Conclusion: Choosing Transparency and Community
In the ever-evolving landscape of pharmacy benefit management, the pass-through PBM model has emerged as a beacon of transparency and cost savings. It eliminates hidden revenue streams and spread-pricing practices, allowing employers and plan sponsors to have a clear understanding of their healthcare costs. MaxCare, with its commitment to supporting local community pharmacies and promoting member engagement, exemplifies the positive impact of the pass-through PBM model.

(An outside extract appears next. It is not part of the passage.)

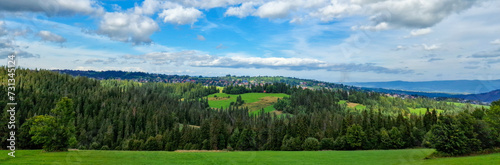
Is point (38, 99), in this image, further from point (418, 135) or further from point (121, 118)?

By choosing transparency and community-focused approaches, we can not only lower healthcare costs but also strengthen the fabric of our local communities. MaxCare’s sole source of revenue based on plan administration incentivizes the utilization of the lowest cost, most effective medication, ultimately benefiting both plan sponsors and beneficiaries.
In a traditional model that often favors PBM-owned pharmacies, the pass-through PBM model, as championed by MaxCare, offers a refreshing alternative that values local pharmacies, pharmacists, and the communities they serve. It’s a model that aligns incentives with the goal of improving health outcomes, making it a compelling choice for those seeking a better way to manage pharmacy benefits.